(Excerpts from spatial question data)
◇ ◇ ◇ ◇ ◇ ◇ ◇

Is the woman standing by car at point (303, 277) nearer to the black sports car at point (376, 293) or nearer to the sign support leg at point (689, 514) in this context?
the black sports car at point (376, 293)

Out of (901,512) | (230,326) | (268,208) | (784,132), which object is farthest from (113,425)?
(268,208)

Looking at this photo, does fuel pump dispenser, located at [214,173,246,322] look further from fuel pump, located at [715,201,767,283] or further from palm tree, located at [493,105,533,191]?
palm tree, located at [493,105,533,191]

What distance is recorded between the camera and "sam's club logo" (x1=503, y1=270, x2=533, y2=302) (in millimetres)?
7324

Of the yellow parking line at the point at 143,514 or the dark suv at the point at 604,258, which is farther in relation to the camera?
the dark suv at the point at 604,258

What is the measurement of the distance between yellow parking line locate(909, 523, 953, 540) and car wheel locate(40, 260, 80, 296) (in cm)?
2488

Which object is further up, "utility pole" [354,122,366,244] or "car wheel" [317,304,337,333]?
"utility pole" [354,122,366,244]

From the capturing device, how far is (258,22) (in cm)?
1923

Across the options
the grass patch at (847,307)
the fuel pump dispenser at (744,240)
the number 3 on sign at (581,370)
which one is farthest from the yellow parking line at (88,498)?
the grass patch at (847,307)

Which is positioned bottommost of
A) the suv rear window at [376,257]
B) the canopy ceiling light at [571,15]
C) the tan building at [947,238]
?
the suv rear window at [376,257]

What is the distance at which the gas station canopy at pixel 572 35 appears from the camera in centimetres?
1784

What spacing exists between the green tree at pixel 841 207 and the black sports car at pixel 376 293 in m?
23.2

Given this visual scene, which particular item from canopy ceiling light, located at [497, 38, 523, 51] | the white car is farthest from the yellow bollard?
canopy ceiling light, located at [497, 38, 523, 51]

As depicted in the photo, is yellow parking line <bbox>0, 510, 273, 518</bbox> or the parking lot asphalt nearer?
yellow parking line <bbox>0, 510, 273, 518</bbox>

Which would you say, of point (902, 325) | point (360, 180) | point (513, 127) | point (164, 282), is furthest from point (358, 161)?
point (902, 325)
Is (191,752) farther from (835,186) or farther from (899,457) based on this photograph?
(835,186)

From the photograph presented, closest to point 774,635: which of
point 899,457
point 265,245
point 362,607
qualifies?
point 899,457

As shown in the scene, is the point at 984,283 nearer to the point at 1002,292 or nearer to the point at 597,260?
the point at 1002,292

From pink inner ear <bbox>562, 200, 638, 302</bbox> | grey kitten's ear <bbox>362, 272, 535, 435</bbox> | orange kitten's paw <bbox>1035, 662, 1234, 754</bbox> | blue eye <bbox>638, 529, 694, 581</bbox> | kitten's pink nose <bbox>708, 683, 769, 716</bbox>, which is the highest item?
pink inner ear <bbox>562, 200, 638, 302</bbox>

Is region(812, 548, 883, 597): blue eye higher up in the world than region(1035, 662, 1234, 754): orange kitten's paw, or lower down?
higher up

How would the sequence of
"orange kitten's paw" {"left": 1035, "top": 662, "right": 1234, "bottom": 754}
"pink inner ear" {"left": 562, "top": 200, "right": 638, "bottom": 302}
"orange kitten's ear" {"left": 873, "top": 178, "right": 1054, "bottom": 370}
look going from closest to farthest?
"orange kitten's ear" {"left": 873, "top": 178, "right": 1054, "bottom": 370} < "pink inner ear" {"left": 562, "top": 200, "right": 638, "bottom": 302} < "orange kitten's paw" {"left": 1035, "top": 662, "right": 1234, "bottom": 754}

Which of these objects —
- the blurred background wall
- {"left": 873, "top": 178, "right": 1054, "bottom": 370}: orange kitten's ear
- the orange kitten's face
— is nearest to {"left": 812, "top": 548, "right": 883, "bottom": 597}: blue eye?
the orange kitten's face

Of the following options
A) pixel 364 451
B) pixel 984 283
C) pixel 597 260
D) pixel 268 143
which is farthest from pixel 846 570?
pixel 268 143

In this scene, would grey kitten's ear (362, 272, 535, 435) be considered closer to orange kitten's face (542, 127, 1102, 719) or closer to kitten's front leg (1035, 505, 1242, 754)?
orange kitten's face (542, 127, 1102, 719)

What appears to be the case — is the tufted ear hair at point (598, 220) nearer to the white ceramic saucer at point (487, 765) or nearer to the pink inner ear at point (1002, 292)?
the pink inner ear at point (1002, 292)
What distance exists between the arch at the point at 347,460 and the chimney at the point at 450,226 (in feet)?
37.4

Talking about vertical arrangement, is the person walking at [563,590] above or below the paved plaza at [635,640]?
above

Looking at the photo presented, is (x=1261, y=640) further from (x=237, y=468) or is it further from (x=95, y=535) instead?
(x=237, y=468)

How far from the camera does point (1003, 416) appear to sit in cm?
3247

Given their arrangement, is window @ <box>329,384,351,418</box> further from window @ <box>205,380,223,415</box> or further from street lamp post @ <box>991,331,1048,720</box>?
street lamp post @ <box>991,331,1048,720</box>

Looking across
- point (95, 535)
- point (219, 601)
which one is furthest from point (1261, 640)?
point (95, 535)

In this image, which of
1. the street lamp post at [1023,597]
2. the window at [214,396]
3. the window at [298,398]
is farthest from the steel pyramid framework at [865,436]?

◇ ◇ ◇ ◇ ◇ ◇ ◇

### Brief
Render the items above as a JSON list of strings, one string per line, with blank lines left out.

### The reply
[
  "Is the woman standing by car at point (303, 277) nearer to the black sports car at point (376, 293) or nearer to the sign support leg at point (689, 514) in this context?",
  "the black sports car at point (376, 293)",
  "Out of (901,512) | (230,326) | (268,208) | (784,132), which object is farthest from (113,425)?",
  "(268,208)",
  "Looking at this photo, does fuel pump dispenser, located at [214,173,246,322] look further from fuel pump, located at [715,201,767,283] or further from palm tree, located at [493,105,533,191]?",
  "palm tree, located at [493,105,533,191]",
  "What distance is recorded between the camera and \"sam's club logo\" (x1=503, y1=270, x2=533, y2=302) (in millimetres)?",
  "7324",
  "Of the yellow parking line at the point at 143,514 or the dark suv at the point at 604,258, which is farther in relation to the camera?",
  "the dark suv at the point at 604,258",
  "What is the measurement of the distance between yellow parking line locate(909, 523, 953, 540) and car wheel locate(40, 260, 80, 296) (in cm)?",
  "2488",
  "Which object is further up, \"utility pole\" [354,122,366,244] or \"car wheel\" [317,304,337,333]?",
  "\"utility pole\" [354,122,366,244]",
  "From the capturing device, how far is (258,22) (in cm)?",
  "1923",
  "Across the options",
  "the grass patch at (847,307)",
  "the fuel pump dispenser at (744,240)",
  "the number 3 on sign at (581,370)",
  "which one is farthest from the yellow parking line at (88,498)?",
  "the grass patch at (847,307)",
  "Which is positioned bottommost of",
  "A) the suv rear window at [376,257]",
  "B) the canopy ceiling light at [571,15]",
  "C) the tan building at [947,238]",
  "?",
  "the suv rear window at [376,257]",
  "What is the distance at which the gas station canopy at pixel 572 35 appears from the camera in centimetres?",
  "1784",
  "What spacing exists between the green tree at pixel 841 207 and the black sports car at pixel 376 293 in m?",
  "23.2",
  "Given this visual scene, which particular item from canopy ceiling light, located at [497, 38, 523, 51] | the white car is farthest from the yellow bollard?",
  "canopy ceiling light, located at [497, 38, 523, 51]",
  "As depicted in the photo, is yellow parking line <bbox>0, 510, 273, 518</bbox> or the parking lot asphalt nearer?",
  "yellow parking line <bbox>0, 510, 273, 518</bbox>",
  "Which would you say, of point (902, 325) | point (360, 180) | point (513, 127) | point (164, 282), is furthest from point (358, 161)?",
  "point (902, 325)",
  "Is (191,752) farther from (835,186) or farther from (899,457) based on this photograph?",
  "(835,186)",
  "From the photograph presented, closest to point 774,635: which of",
  "point 899,457",
  "point 265,245",
  "point 362,607",
  "qualifies?",
  "point 899,457",
  "As shown in the scene, is the point at 984,283 nearer to the point at 1002,292 or nearer to the point at 597,260?",
  "the point at 1002,292",
  "From pink inner ear <bbox>562, 200, 638, 302</bbox> | grey kitten's ear <bbox>362, 272, 535, 435</bbox> | orange kitten's paw <bbox>1035, 662, 1234, 754</bbox> | blue eye <bbox>638, 529, 694, 581</bbox> | kitten's pink nose <bbox>708, 683, 769, 716</bbox>, which is the highest item?",
  "pink inner ear <bbox>562, 200, 638, 302</bbox>",
  "Is region(812, 548, 883, 597): blue eye higher up in the world than region(1035, 662, 1234, 754): orange kitten's paw, or lower down?",
  "higher up",
  "How would the sequence of",
  "\"orange kitten's paw\" {\"left\": 1035, \"top\": 662, \"right\": 1234, \"bottom\": 754}",
  "\"pink inner ear\" {\"left\": 562, \"top\": 200, \"right\": 638, \"bottom\": 302}",
  "\"orange kitten's ear\" {\"left\": 873, \"top\": 178, \"right\": 1054, \"bottom\": 370}",
  "look going from closest to farthest?",
  "\"orange kitten's ear\" {\"left\": 873, \"top\": 178, \"right\": 1054, \"bottom\": 370} < \"pink inner ear\" {\"left\": 562, \"top\": 200, \"right\": 638, \"bottom\": 302} < \"orange kitten's paw\" {\"left\": 1035, \"top\": 662, \"right\": 1234, \"bottom\": 754}",
  "Which of these objects —",
  "- the blurred background wall",
  "- {\"left\": 873, \"top\": 178, \"right\": 1054, \"bottom\": 370}: orange kitten's ear",
  "- the orange kitten's face",
  "— is nearest to {\"left\": 812, \"top\": 548, \"right\": 883, \"bottom\": 597}: blue eye?",
  "the orange kitten's face",
  "Of the following options",
  "A) pixel 364 451",
  "B) pixel 984 283",
  "C) pixel 597 260",
  "D) pixel 268 143",
  "which is farthest from pixel 846 570?",
  "pixel 268 143",
  "In this scene, would grey kitten's ear (362, 272, 535, 435) be considered closer to orange kitten's face (542, 127, 1102, 719) or closer to kitten's front leg (1035, 505, 1242, 754)?",
  "orange kitten's face (542, 127, 1102, 719)",
  "What appears to be the case — is the tufted ear hair at point (598, 220) nearer to the white ceramic saucer at point (487, 765) or nearer to the pink inner ear at point (1002, 292)?",
  "the pink inner ear at point (1002, 292)",
  "What distance exists between the arch at the point at 347,460 and the chimney at the point at 450,226 (in feet)?",
  "37.4",
  "Talking about vertical arrangement, is the person walking at [563,590] above or below the paved plaza at [635,640]?",
  "above",
  "Looking at the photo presented, is (x=1261, y=640) further from (x=237, y=468) or is it further from (x=95, y=535) instead?",
  "(x=237, y=468)",
  "How far from the camera does point (1003, 416) appear to sit in cm?",
  "3247",
  "Given their arrangement, is window @ <box>329,384,351,418</box> further from window @ <box>205,380,223,415</box> or further from street lamp post @ <box>991,331,1048,720</box>?",
  "street lamp post @ <box>991,331,1048,720</box>",
  "Looking across",
  "- point (95, 535)",
  "- point (219, 601)",
  "which one is furthest from point (1261, 640)?",
  "point (95, 535)",
  "In this image, which of",
  "1. the street lamp post at [1023,597]",
  "2. the window at [214,396]",
  "3. the window at [298,398]",
  "is farthest from the steel pyramid framework at [865,436]?"
]